Troubleshooting & Common Issues
- Missing pages in generated sitemap — the crawler follows links from your homepage. Pages that aren't linked anywhere (orphan pages) won't appear. Add them manually or fix internal linking.
- Sitemap shows 404 pages — if the crawler hit broken internal links, they end up in the sitemap. Fix the broken links on your site, then re-generate.
- Google Search Console errors — GSC rejects sitemaps with HTTP URLs when your site is HTTPS, or with URLs that don't match the canonical domain (www vs non-www). Make sure your sitemap uses the same scheme/domain.
- Sitemap too large — XML sitemaps cap at 50,000 URLs or 50 MB. For larger sites, split into multiple sitemap files and reference them from a sitemap-index file.

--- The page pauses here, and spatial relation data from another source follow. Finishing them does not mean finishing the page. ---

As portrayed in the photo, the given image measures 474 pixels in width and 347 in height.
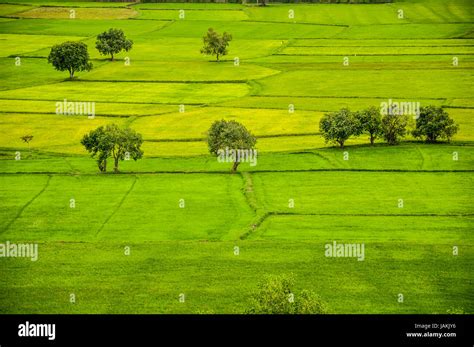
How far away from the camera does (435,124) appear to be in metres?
70.7

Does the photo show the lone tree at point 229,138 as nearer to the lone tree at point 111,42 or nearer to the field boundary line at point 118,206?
the field boundary line at point 118,206

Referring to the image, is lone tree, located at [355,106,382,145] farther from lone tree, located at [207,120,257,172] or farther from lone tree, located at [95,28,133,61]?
lone tree, located at [95,28,133,61]

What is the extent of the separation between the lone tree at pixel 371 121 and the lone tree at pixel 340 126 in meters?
0.40

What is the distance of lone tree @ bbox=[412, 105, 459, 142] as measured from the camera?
2773 inches

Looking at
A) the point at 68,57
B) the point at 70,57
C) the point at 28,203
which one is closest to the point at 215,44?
the point at 70,57

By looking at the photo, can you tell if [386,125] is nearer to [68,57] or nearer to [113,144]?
[113,144]

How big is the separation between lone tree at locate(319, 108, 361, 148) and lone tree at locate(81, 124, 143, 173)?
14.3 meters

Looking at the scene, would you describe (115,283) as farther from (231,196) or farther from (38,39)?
(38,39)

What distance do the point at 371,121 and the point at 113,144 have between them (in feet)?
63.6

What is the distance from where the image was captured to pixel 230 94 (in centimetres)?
9438

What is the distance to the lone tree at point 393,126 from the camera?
71.0 m

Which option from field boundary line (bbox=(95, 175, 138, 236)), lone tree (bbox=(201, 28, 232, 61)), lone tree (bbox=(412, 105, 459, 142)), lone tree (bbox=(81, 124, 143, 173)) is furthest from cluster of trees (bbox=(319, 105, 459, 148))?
lone tree (bbox=(201, 28, 232, 61))

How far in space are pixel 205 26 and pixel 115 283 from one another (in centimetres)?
9626
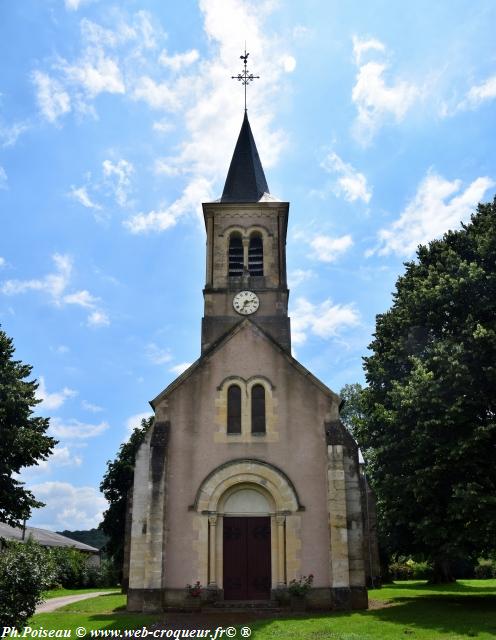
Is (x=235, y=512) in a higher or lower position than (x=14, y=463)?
lower

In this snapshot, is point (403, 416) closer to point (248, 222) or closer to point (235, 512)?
point (235, 512)

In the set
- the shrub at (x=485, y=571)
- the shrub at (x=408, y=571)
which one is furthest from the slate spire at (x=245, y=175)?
the shrub at (x=485, y=571)

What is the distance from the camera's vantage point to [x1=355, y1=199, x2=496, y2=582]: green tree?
58.4 feet

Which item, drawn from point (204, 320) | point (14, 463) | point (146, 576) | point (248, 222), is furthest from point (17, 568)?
point (248, 222)

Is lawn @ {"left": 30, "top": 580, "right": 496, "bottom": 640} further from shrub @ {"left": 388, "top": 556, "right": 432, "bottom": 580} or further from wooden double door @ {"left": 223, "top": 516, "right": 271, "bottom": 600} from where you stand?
shrub @ {"left": 388, "top": 556, "right": 432, "bottom": 580}

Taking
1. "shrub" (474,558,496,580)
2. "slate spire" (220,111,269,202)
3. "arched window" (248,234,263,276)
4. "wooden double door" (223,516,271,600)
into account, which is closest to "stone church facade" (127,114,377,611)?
"wooden double door" (223,516,271,600)

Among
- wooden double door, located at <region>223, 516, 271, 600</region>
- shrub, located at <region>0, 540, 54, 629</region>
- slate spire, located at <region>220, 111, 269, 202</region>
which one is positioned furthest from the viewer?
slate spire, located at <region>220, 111, 269, 202</region>

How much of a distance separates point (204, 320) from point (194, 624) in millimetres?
13550

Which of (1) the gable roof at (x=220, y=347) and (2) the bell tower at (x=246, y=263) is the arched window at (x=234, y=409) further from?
(2) the bell tower at (x=246, y=263)

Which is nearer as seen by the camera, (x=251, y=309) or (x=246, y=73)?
(x=251, y=309)

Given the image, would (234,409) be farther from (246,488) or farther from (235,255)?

- Priority values look wrong — Google ignores priority and changefreq values in practice. Don't obsess over them; focus on which URLs are included.
Frequently Asked Questions
+What is a sitemap.xml file?
A sitemap.xml is a structured list of the URLs on your site that you want search engines to crawl. Submitting one to Google Search Console helps your pages get discovered and re-crawled faster.
+How does this sitemap generator find my pages?
It fetches your homepage, parses every internal link in the HTML, and also imports URLs from your existing /sitemap.xml if one is published. You can add extra URLs with the include paths field and remove paths with exclude.
+What's a good priority value?
1.0 for the homepage, 0.8–0.9 for major category pages and the blog index, 0.6–0.7 for blog posts and tool pages, 0.5 or lower for legal/static pages. Don't make every page 1.0 — that gives Google no signal.
+How often should I update my sitemap?
Whenever you add, remove or significantly update content. For active blogs, daily or weekly is normal. The lastmod date helps Google decide what to recrawl, so keeping it accurate is more important than the changefreq value.
+What if my site has more than 50,000 URLs?
Google's per-sitemap limit is 50,000 URLs and 50 MB uncompressed. Split larger sites across multiple sitemaps and reference them from a sitemap index file (sitemap_index.xml).
+Is the tool free?
Yes. The sitemap.xml generator is 100% free with no signup, no credit card, and no email required. Crawl any URL and generate, copy, and download as many XML sitemaps as you need.
+Where do I upload the sitemap.xml?
Place it at your domain root (https://example.com/sitemap.xml), then submit it in Google Search Console & Bing Webmaster Tools. Add a reference in robots.txt: Sitemap: https://example.com/sitemap.xml.
+How often should I regenerate the sitemap?
After adding/removing significant pages or restructuring URLs. For frequently- updated sites (blogs, e-commerce), automate via your build pipeline. Static sites only need updates on content changes.